System Calls On x86_64 from User Space

There are three parts to calling a system call like any function call.

  • Setting up the arguments to be passed to the kernel space. Here we gather the right arguments to pass to the function. Based on these argument the kernel will do the required work for you.
  • Call the system call using the syscall assembly instruction. This is exact place where the programs hand-over the work to the kernel. The process then waits for the system call to return. In asynchronous system calls the process will get a return value to indicate that the task has been submitted correctly and kernel is doing the job.
  • Get back the return value. This is the return status of the work done by the kernel. Using this the kernel notifies the process about the task done. There is also a global error number variable which stores the error (if any) encountered by the kernel.

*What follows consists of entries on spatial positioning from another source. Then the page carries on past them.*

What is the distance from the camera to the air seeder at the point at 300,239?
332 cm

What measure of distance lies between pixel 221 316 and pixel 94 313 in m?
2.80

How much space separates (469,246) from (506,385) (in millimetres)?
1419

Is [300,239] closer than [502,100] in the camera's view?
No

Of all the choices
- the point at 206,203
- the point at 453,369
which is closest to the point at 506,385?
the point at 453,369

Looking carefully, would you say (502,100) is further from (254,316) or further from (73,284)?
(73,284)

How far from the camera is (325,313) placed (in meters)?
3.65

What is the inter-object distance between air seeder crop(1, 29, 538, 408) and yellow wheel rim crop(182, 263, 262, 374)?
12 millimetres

In the sections below we will see each of them in detail.

Setting Up Arguements

Note

The following text is copied verbatim from the document System V Application Binary Interface AMD64 Architecture Processor 57 Supplement Draft Version 0.99.6, Section AMD64 Linux Kernel Conventions. The copyright belongs to the original owners of the document.

Calling Conventions

The Linux AMD64 kernel uses internally the same calling conventions as user-
level applications (see section 3.2.3 for details). User-level applications that like
to call system calls should use the functions from the C library. The interface
between the C library and the Linux kernel is the same as for the user-level appli-
cations with the following differences:

1. User-level applications use as integer registers for passing the sequence
%rdi, %rsi, %rdx, %rcx, %r8 and %r9. The kernel interface uses %rdi,
%rsi, %rdx, %r10, %r8 and %r9.
2. A system-call is done via the syscall instruction. The kernel destroys
registers %rcx and %r11.
3. The number of the syscall has to be passed in register %rax.
4. System-calls are limited to six arguments, no argument is passed directly on
the stack.
5. Returning from the syscall, register %rax contains the result of the
system-call. A value in the range between -4095 and -1 indicates an error,
it is -errno.
6. Only values of class INTEGER or class MEMORY are passed to the kernel.

See the System V Application Binary Interface AMD64 Architecture Processor Supplement Draft Version 0.99.6. Section AMD64 Linux Kernel Conventions for the details.

Reiterating The Above Again

Hence when we have called any function in user space we will have the following state of the registers when we are in the called function.

“Arguments Passing In Linux”
Register Argument User Space Argument Kernel Space
%rax Not Used System Call Number
%rdi Arguement 1 Arguement 1
%rsi Arguement 2 Arguement 2
%rdx Arguement 3 Arguement 3
%r10 Not Used Arguement 4
%r8 Arguement 5 Arguement 5
%r9 Arguement 6 Arguement 6
%rcx Arguement 4 Destroyed
%r11 Not Used Destroyed

Note

This table summarizes the differences when a function call is made in the user space, and when a system call is made. This will be more clear in coming texts. Right now make a note of it

Passing arguments

  • Arguments are passed in the registers. The called function then uses the register to get the arguments.
  • The arguments are passed in the following sequence %rdi, %rsi, %rdx, %r10, %r8 and %r9.
  • Number of arguments are limited to six, no arguments will be passed on the stack.
  • Only values of class INTEGER or class MEMORY are passed to the kernel.
  • Class INTEGER This class consists of integral types that fit into one of the general purpose registers.
  • Class MEMORY This class consists of types that will be passed and returned in memory via the stack. These will mostly be strings or memory buffer. For example in write() system call, the first parameter is fd which is of class INTEGER while the second argument is the buffer which has the data to be written in the file, the class will be MEMORY over here. The third parameter which is the count - again has the class as INTEGER.

Note

The above information is sourced from AMD64 Architecture Processor Supplement Draft Version 0.99.6

Calling the System Call

  • A system-call is done via the syscall assembly instruction. The kernel destroys registers %rcx and %r11.
  • The number of the system call has to be passed in register %rax.

Retrieving the Return Value

  • Returning from the syscall, register %rax contains the result of the system-call. A value in the range between -4095 and -1 indicates an error, it is -errno.